With a color map in hand, I was ready to complete the cover.  Understand, that the only way I could provide a color copy of the book (and keep it affordable) was to incorporate the map on the back of the cover (the interior is all black and white). It took some creative thinking, but the fire from Ken Kelly's masterpiece art was weaved into the backcover landscape.  Print copies will be available soon (Sept 2014, available globally via online retailers like Amazon, BN.com, etc.), with eBooks too.

Friday, February 7, 2014

Glass Eyes - Inspirational Crafts - Spawn of Dyscrasia

Doni Hatz crafts inspirational glass eyes for Spawn of Dyscrasia

Consistent with Lords of Dyscrasia, its sequel Spawn of Dyscrasia (due out in 2014) has a lot of artisan themes.  Several human characters are glass-workers; others will require a glass-eye to see the Otherworld (souls, memories, ghosts, etc.).  A previous post details some hands-on research at a glass studio (link).

Another posts revealed the Cover (with illustration from Ken Kelly) that features the key character Helen, a sorceress with one special eye.  For inspiration, I touched based with a local glass maker, Doni Hatz, who created some fantastic example eyes (more info. on her below).  Thanks Doni for showing how glass eyes can be made!  Two of her eyes are featured here under different lighting conditions:
  • The top row is front-lit 
  • The bottom row have the same eyes, back-lit.  
The red-eye is particularly creepy.  The blue one was made from a striped cane of dichroic glass (multicolored, sparkles), which can see best from reflected lighting.
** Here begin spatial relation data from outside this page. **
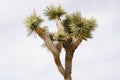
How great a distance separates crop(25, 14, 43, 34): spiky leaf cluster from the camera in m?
17.0

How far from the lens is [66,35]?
667 inches

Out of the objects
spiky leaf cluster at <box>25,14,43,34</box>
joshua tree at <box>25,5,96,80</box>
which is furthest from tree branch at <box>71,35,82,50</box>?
spiky leaf cluster at <box>25,14,43,34</box>

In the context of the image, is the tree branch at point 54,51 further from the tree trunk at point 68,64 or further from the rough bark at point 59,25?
the rough bark at point 59,25

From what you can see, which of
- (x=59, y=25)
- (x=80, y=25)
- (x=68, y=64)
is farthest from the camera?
(x=59, y=25)

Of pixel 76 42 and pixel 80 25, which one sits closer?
pixel 80 25

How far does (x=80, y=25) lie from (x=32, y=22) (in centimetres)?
186

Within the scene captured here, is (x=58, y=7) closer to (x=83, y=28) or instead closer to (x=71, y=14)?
(x=71, y=14)

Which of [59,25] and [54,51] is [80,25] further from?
[54,51]

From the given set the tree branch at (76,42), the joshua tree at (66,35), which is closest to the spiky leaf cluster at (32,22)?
the joshua tree at (66,35)

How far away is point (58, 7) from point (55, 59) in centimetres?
239

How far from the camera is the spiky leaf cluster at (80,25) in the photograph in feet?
54.5

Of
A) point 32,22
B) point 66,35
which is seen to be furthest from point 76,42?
point 32,22

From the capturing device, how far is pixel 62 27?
17453 millimetres

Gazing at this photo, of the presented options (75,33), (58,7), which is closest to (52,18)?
(58,7)
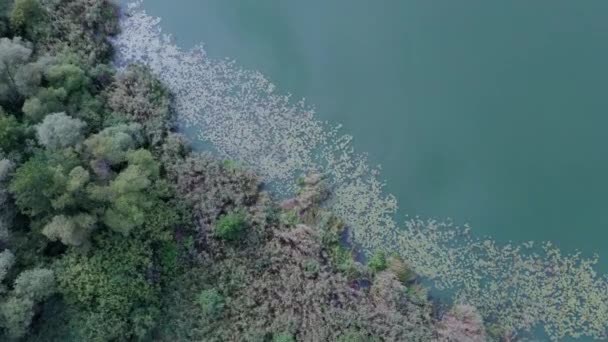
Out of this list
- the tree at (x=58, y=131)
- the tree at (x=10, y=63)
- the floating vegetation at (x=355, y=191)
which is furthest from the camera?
the floating vegetation at (x=355, y=191)

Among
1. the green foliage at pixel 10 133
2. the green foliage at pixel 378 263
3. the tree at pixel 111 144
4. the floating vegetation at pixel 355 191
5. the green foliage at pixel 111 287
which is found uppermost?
the floating vegetation at pixel 355 191

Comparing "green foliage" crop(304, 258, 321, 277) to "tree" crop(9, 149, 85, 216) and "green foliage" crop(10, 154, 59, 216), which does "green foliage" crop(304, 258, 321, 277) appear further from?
"green foliage" crop(10, 154, 59, 216)

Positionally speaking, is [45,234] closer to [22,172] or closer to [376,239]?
[22,172]

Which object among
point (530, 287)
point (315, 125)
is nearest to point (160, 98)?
point (315, 125)

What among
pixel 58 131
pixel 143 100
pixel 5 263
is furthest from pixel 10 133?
pixel 143 100

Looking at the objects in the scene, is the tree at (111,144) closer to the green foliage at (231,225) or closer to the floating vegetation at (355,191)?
the floating vegetation at (355,191)

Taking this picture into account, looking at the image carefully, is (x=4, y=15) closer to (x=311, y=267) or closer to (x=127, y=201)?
(x=127, y=201)

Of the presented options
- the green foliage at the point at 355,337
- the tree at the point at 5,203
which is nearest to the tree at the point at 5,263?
the tree at the point at 5,203

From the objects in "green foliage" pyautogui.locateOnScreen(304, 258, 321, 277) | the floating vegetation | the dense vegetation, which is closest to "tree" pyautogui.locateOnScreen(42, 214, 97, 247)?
the dense vegetation
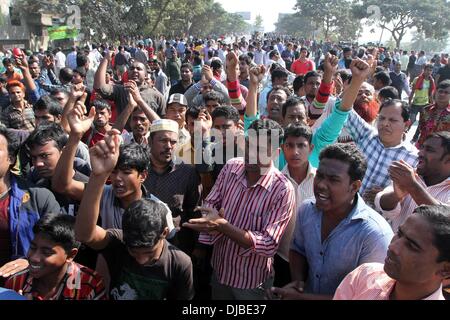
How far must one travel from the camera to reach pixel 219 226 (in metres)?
2.04

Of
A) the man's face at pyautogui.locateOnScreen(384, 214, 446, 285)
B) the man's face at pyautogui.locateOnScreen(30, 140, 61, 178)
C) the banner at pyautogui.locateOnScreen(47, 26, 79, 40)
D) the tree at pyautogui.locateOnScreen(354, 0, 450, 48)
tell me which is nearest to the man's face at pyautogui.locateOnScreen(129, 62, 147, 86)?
the man's face at pyautogui.locateOnScreen(30, 140, 61, 178)

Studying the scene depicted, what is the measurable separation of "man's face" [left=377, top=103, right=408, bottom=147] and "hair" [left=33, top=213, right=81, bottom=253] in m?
2.32

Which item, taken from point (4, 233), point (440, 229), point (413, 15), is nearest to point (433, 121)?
point (440, 229)

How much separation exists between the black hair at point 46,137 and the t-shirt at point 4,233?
435 mm

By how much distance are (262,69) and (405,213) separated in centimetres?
192

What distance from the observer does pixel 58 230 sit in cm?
191

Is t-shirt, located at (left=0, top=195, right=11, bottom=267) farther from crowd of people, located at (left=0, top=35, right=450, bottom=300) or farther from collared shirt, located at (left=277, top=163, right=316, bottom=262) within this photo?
collared shirt, located at (left=277, top=163, right=316, bottom=262)

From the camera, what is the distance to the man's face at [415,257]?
1.51 m

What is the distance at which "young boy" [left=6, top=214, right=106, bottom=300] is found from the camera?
1.87m

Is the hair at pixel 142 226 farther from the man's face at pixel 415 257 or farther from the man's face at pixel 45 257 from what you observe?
the man's face at pixel 415 257

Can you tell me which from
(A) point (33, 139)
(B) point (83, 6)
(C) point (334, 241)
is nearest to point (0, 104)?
(A) point (33, 139)

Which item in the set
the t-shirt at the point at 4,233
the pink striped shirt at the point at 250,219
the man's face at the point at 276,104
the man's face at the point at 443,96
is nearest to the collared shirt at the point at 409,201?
the pink striped shirt at the point at 250,219

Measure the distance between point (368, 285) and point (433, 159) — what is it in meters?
1.20

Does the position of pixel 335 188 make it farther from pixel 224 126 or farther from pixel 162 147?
pixel 224 126
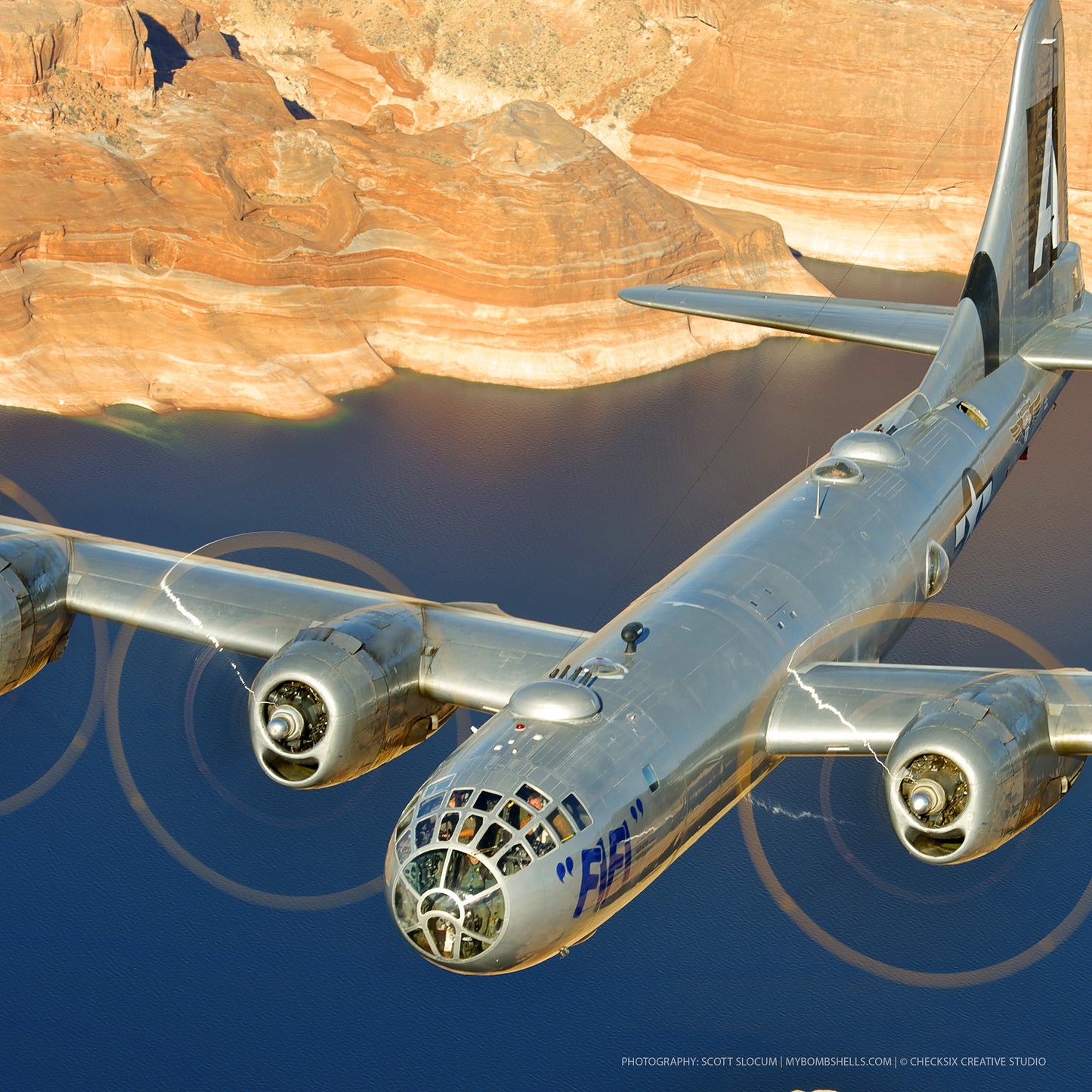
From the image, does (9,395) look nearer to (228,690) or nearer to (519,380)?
(519,380)

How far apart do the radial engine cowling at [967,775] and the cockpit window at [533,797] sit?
17.0 feet

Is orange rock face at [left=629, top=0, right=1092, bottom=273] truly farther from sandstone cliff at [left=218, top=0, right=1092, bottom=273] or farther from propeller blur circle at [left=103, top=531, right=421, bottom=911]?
propeller blur circle at [left=103, top=531, right=421, bottom=911]

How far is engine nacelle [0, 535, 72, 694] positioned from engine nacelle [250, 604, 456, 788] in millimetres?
5589

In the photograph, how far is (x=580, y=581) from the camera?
39188 mm

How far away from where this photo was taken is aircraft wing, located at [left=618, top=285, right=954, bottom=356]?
3198 cm

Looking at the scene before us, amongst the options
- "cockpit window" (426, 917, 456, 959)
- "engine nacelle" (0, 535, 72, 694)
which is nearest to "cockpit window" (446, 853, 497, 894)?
"cockpit window" (426, 917, 456, 959)

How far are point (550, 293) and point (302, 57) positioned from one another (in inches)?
1128

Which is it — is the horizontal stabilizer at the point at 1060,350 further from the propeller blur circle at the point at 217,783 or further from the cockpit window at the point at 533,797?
the cockpit window at the point at 533,797

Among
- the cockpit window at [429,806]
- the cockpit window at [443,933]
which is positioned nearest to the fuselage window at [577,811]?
the cockpit window at [429,806]

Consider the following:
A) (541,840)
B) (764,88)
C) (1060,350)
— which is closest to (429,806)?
(541,840)

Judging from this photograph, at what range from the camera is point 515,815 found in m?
18.3

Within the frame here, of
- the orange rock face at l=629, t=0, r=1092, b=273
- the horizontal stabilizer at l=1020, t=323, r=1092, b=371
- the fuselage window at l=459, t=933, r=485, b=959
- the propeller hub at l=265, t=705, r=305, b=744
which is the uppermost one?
the orange rock face at l=629, t=0, r=1092, b=273

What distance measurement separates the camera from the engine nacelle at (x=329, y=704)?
22281mm

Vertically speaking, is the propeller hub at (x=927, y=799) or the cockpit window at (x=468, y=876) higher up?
the propeller hub at (x=927, y=799)
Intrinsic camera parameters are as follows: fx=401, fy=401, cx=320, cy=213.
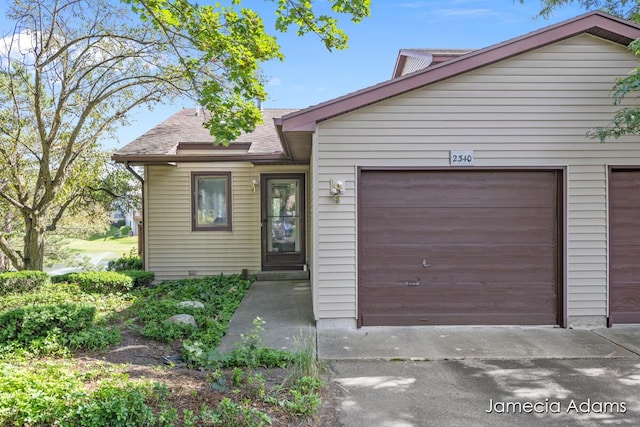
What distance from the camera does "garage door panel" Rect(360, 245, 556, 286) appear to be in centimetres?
554

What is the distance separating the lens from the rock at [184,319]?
524 cm

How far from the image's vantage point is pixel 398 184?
556 centimetres

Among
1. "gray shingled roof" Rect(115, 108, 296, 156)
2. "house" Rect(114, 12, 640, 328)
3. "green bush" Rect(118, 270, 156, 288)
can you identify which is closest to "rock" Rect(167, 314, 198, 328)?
"house" Rect(114, 12, 640, 328)

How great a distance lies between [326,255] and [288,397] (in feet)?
7.73

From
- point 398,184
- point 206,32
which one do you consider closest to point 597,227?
point 398,184

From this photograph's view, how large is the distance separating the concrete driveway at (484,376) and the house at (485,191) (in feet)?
1.35

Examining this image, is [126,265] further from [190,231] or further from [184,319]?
[184,319]

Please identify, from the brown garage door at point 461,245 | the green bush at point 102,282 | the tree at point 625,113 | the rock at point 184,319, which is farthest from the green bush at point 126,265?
the tree at point 625,113

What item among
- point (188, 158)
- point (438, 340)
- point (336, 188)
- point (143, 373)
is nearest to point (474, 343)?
point (438, 340)

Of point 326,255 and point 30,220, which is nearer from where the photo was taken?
point 326,255

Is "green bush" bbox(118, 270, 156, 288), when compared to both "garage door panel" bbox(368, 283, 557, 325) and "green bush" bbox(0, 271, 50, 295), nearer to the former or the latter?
"green bush" bbox(0, 271, 50, 295)

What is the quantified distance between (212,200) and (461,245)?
5.91 meters

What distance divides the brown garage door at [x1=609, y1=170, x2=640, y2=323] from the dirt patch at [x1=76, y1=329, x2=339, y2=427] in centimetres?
449

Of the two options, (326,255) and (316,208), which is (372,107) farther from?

Glass Eyes from Doni Hatz  - Spawn of Dyscrasia

A red and blue eye, lit from front and behind (bottom)


Doni Hatz is an expert glass worker.  For decades she has created industrial-scientific works in the day hours...and all sorts of fine art by night. "Marcie Davis interviews Doni Hatz, scientific glassblower who has risen to the top of a field that is generally dominated by male glassblowers. Doni shares her background preparation at the Salem Community College, her work at Proctor & Gamble, and her venture into creating works of art in glass.  This article was originally published on page 34 of the Winter 2011 issue of The Flow."



Doni pointed me toward a great DVD made by that shows how glass eyes are made professionally (produced by Firelady Productions):
"Walter Hellbach is a third generation glass eye maker in Lauscha, Germany. Using specialized glass tubing and rods, he creates human eyes for prosthetic use. In this demo you'll get a "short and sweet" version of this complex and fascinating process. This is an excerpt from our newest DVD by the same name. (In "The Eyes Have It" DVD you can see the entire exciting process from beginning to end!) And while it takes years of training to make eyes for human use, you'll be able to apply the techniques you see here to your own work with great results. It all starts with white Kryolith tubing, which opacifies as it is worked. As you watch, Walter meticulously adds a variety of multicolored canes, and in just a few minutes an eye of startling realism comes into view."


Spawn of Dyscrasia Cover

Tuesday, December 24, 2013

Glass Blowing - Making an Ornament


The sequel to Lords of Dyscrasia is coming in 2014, entitled Spawn of Dyscrasia.  It features a hero from Clan Tonn who is a glass blower.  My wife empowered me to do some research by signing me up for a basic glass blowing class; the goal being to make a glass ornament.  So across town to Brazee Street Studios (Cincinnati, OH) I went and had a great time.  John Ruzsa (glass blower) guided me through the process.  The below montages summarize:

  1. Gather some glass (Furnace 1)
  2. Manage temperature of the pipe and glass (Furnace 2)
  3. Add some color (colored frit is worked in)
  4. Shape it (molding, blowing, pincing)
  5. Anneal it (Furnace 3, not shown here.  Essentially the glass is equilibrated at a cooler, but still "hot" temperature.)

The ornament is quite robust, and rather heavy.  The blowpipe is the length of an Aikido jo (staff) and could easily be employed in combat.  And the furnaces...wow...they are hot!